Lets beautify it at bit. theme_bw removes the horrible grey background. coord_fixed(ratio=1) controls the aspect-ratio of the plot. Not really necessary, but in just a short while I’ll expand to other numbers, and would like to compare stuff. And in theme() a lot of stuff is set to blank – we need a clean plot. Finally – or not quite, I change the colours. http://colorbrewer2.org/ helps with choosing colours. Its targeted at maps. But this is a kind of map. I am, more or less working with continous data. So instead of scale_colour_brewer, I use scale_colour_distiller. It’s not quite kosher to use a qualitative scale for this kind of data. But I like the colours, and I really need help choosing them, since I am not a talented designer.

ggplot(df, aes(x=x,y=y,group="1"))+
geom_path(aes(colour=df$id)) +
  scale_colour_distiller(type="qual", palette="Set1") +
    theme_bw() + 
  coord_fixed(ratio = 1) +
  theme(line = element_blank(),
        text = element_blank(),
        title = element_blank(),
        legend.position="none",
        panel.border = element_blank(),
        panel.background = element_blank())
## Warning: Using a discrete colour palette in a continuous scale.
##   Consider using type = "seq" or type = "div" instead

Done!

Whats next?

So. I’ve done pi to a million decimal places. What about other fundamental mathematical constants?. Some of these perhaps? * Square root of 2 (Sqrt(2)) * Square root of 3 (Sqrt(3)) * Golden ratio * e * Natural logarithm of 2 (Log(2)) * Natural logarithm of 3 (Log(3)) * Natural logarithm of 10 (Log(10)) * Apéry’s constant (Zeta(3)) * Lemniscate constant (Lemniscate) * Catalan’s constant (Catalan) * Euler-Mascheroni constant (Euler’s Constant)

And why only a million places? Why not go to a billon?

I feel the need. The need for speed

This is the writeup. So I did all this, without looking at the original code. In the original, the cumulative sums are calculated differently:

x <- y <- rep(NULL, length(numvec))
x[1] <- 0
y[1] <- 0

for (i in 2:length(piVec)){
    x[i] <- x[(i-1)] + sin((pi*2)*(numvec[i]/10))
    y[i] <- y[(i-1)] + cos((pi*2)*(numvec[i]/10))  
}

That is nice. It was also the way I tried to do it. I got lost in apply-functions using lag(). That was definitely not the way to do it.

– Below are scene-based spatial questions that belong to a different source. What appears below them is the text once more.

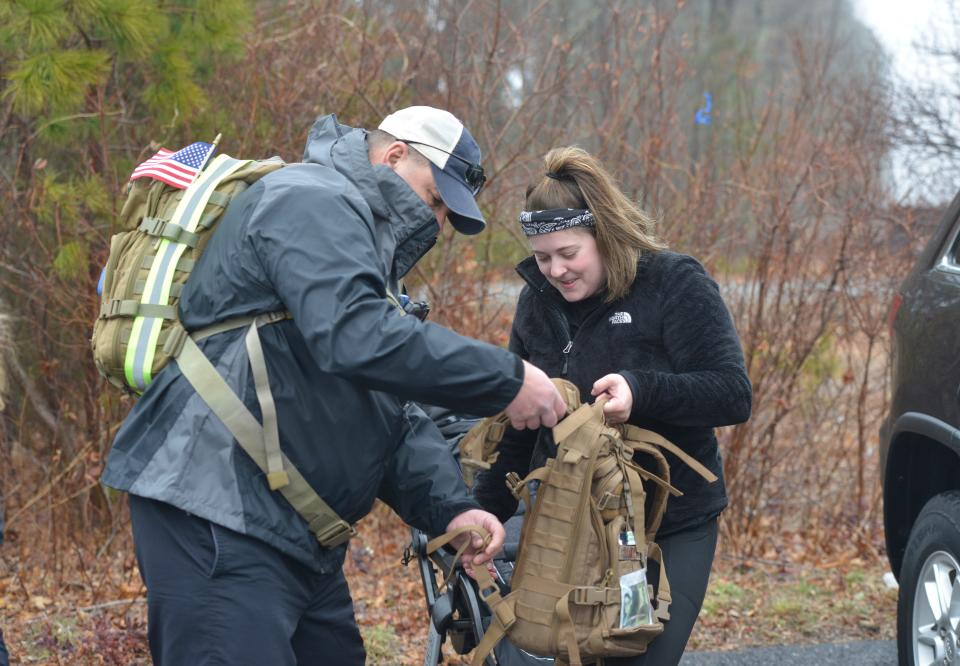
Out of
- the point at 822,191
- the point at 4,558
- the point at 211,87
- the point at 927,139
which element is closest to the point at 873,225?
the point at 822,191

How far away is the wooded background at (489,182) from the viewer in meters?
6.38

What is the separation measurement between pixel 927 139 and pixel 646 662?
→ 7357 mm

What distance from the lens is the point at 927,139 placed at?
9.25 m

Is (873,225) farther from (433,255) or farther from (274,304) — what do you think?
(274,304)

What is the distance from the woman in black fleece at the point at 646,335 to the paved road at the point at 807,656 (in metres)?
2.17

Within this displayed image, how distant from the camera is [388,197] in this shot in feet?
9.58

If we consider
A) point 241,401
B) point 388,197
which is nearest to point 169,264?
point 241,401

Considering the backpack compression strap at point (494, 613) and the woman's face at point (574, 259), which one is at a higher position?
the woman's face at point (574, 259)

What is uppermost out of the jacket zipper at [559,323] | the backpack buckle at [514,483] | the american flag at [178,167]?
the american flag at [178,167]

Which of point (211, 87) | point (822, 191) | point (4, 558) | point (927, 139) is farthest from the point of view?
point (927, 139)

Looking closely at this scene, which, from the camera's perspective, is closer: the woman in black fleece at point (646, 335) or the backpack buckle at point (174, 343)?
the backpack buckle at point (174, 343)

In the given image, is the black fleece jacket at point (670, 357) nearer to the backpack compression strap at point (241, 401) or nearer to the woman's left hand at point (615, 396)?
the woman's left hand at point (615, 396)

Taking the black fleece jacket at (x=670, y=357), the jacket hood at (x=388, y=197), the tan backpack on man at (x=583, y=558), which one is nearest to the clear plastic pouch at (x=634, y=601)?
the tan backpack on man at (x=583, y=558)

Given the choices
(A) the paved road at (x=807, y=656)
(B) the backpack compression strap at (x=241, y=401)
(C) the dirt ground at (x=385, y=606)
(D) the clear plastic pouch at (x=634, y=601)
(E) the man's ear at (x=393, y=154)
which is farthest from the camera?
(A) the paved road at (x=807, y=656)
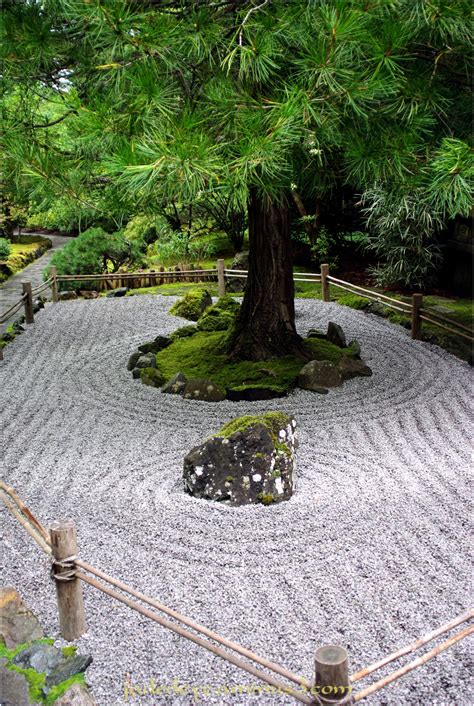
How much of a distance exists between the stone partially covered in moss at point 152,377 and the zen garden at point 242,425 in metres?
0.03

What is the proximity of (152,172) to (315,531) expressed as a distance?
208 centimetres

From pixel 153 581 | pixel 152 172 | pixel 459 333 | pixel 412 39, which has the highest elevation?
pixel 412 39

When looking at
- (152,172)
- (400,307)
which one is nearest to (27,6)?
(152,172)

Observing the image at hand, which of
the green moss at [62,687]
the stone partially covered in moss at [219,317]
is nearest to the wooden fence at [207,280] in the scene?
the stone partially covered in moss at [219,317]

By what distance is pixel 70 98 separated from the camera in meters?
4.38

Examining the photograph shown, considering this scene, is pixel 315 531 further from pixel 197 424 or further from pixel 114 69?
pixel 114 69

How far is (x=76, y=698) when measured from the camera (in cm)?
267

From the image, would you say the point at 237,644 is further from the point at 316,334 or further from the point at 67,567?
the point at 316,334

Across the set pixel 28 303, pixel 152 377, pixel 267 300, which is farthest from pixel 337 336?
pixel 28 303

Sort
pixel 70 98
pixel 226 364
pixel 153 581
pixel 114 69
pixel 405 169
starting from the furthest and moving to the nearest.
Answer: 1. pixel 226 364
2. pixel 405 169
3. pixel 70 98
4. pixel 114 69
5. pixel 153 581

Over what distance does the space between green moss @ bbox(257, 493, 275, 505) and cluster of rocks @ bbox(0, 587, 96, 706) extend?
1.53 m

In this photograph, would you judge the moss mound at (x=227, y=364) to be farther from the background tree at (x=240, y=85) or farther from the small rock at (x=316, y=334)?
the background tree at (x=240, y=85)

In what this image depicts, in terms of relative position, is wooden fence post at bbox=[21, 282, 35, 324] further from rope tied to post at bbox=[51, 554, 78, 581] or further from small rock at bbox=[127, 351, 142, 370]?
rope tied to post at bbox=[51, 554, 78, 581]

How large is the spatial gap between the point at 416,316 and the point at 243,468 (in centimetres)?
448
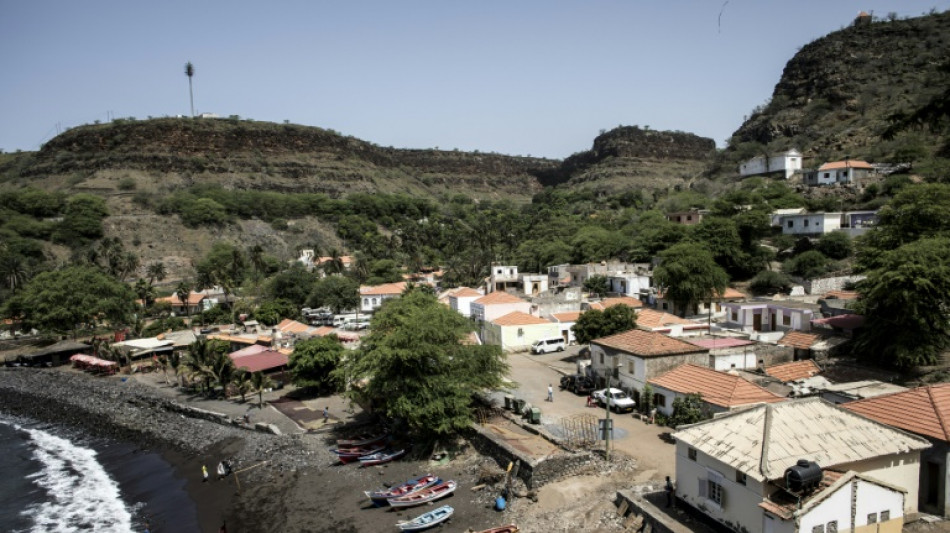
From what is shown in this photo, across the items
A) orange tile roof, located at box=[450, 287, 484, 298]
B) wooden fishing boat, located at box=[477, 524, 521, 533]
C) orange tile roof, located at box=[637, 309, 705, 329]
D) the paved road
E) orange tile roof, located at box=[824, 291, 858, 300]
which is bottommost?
wooden fishing boat, located at box=[477, 524, 521, 533]

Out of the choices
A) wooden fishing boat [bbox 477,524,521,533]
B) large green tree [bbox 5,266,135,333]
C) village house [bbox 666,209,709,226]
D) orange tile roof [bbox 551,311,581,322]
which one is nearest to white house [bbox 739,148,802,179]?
village house [bbox 666,209,709,226]

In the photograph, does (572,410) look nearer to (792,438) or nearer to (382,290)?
(792,438)

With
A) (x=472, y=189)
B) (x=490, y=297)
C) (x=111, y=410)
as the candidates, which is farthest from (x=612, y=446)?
(x=472, y=189)

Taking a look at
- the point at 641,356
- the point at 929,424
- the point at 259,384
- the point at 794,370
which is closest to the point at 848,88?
the point at 794,370

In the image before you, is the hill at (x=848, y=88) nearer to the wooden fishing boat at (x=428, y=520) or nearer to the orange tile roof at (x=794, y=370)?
the orange tile roof at (x=794, y=370)

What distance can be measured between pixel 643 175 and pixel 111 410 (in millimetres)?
138508

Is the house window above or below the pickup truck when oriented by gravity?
above

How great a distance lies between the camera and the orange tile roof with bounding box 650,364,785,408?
20172 millimetres

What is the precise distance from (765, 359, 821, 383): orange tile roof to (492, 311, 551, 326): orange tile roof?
16328 millimetres

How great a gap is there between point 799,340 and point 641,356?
9982 millimetres

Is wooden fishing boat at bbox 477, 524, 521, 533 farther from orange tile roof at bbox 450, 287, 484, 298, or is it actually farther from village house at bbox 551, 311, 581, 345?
orange tile roof at bbox 450, 287, 484, 298

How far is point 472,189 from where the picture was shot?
190 m

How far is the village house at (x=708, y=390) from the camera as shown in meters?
20.2

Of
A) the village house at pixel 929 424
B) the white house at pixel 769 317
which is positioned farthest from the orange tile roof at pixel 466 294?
the village house at pixel 929 424
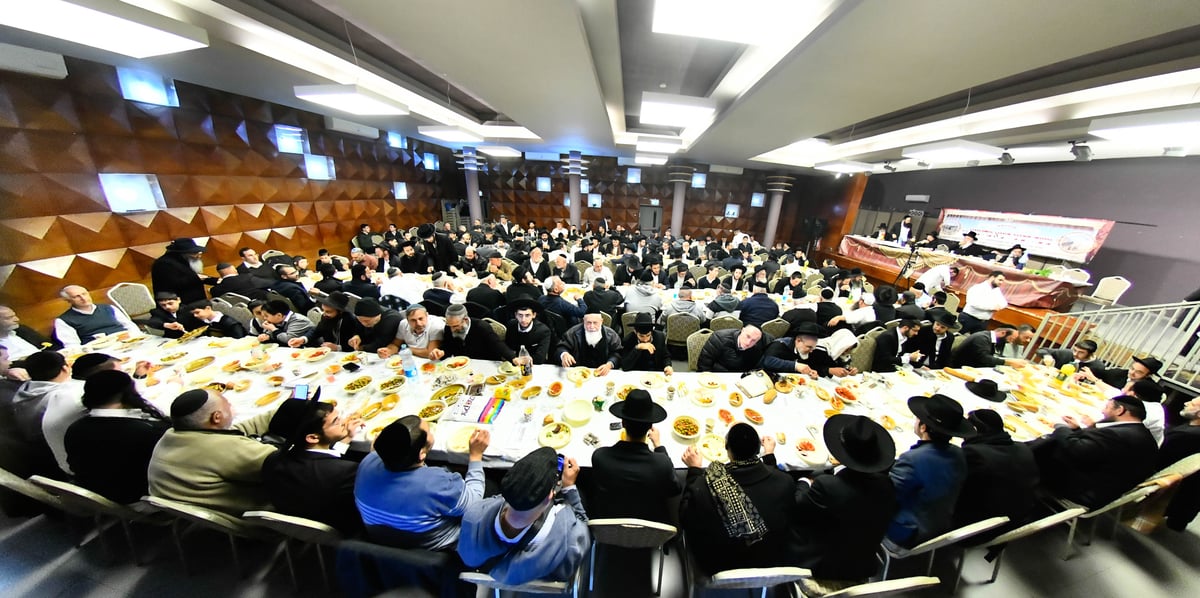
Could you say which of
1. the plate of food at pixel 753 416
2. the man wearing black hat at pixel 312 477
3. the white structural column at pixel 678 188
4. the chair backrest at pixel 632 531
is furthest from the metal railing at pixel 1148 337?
the white structural column at pixel 678 188

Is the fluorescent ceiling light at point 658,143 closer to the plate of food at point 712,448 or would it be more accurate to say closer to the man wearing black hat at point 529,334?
the man wearing black hat at point 529,334

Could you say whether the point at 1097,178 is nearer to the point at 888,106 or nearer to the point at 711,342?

But is my way faster? I would guess it is, as for-loops in general are not very fast in R. Guessing is not good enough, I need hard data. The way to get it is by measuring the time used. There are several tools for that, and I’ll use microbenchmark, since it provides a neat plot.

You will probably need to install it:

devtools::install_github("olafmersmann/microbenchmarkCore")
devtools::install_github("olafmersmann/microbenchmark")

Lets run the test.

library(microbenchmark)
## Loading required package: microbenchmarkCore
testnumvec <- read_file("pi_dec_1m.txt")
numbers <- gsub("[[:punct:]]", "", testnumvec)
  numbers <- as.integer(unlist(strsplit(numbers,"")))  
numvec <- numbers
mbm <- microbenchmark({
x <- cos(5/2*pi - numvec/5*pi)
y <- sin(5/2*pi - numvec/5*pi)
x <- cumsum(x)
y <- cumsum(y)
x <- c(0,x)
y <- c(0,y)
},{
x <- y <- rep(NULL, length(numvec))
x[1] <- 0
y[1] <- 0
for (i in 2:length(numvec)){
    x[i] <- x[(i-1)] + sin((pi*2)*(numvec[i]/10))
    y[i] <- y[(i-1)] + cos((pi*2)*(numvec[i]/10))  
}
}, times=3

)
levels(mbm$expr) <- c("My way", "Original way")
mbm
## Unit: milliseconds
##          expr       min        lq      mean   median        uq       max
##        My way  177.0869  182.5159  189.8857  187.945  196.2851  204.6253
##  Original way 1677.8690 1721.3408 1787.1957 1764.813 1841.8591 1918.9056
##  neval cld
##      3  a 
##      3   b
autoplot(mbm)

Thats kinda faster. Not that it makes that much of a difference – “My” method does the one million digits in 0.2 seconds. The original takes a little over 9 times as long. Who cares? You are only going to do it once. 2 seconds is not a problem. I would however like to make the same plot with a billion digits. I’m not sure I’ll even be able to plot it. But a naive guess implies that 1.000 times the number of digits will take 200 seconds, or a little more than 3 minutes to run through. 9 times that is almost half an hour. That is a difference you will notice.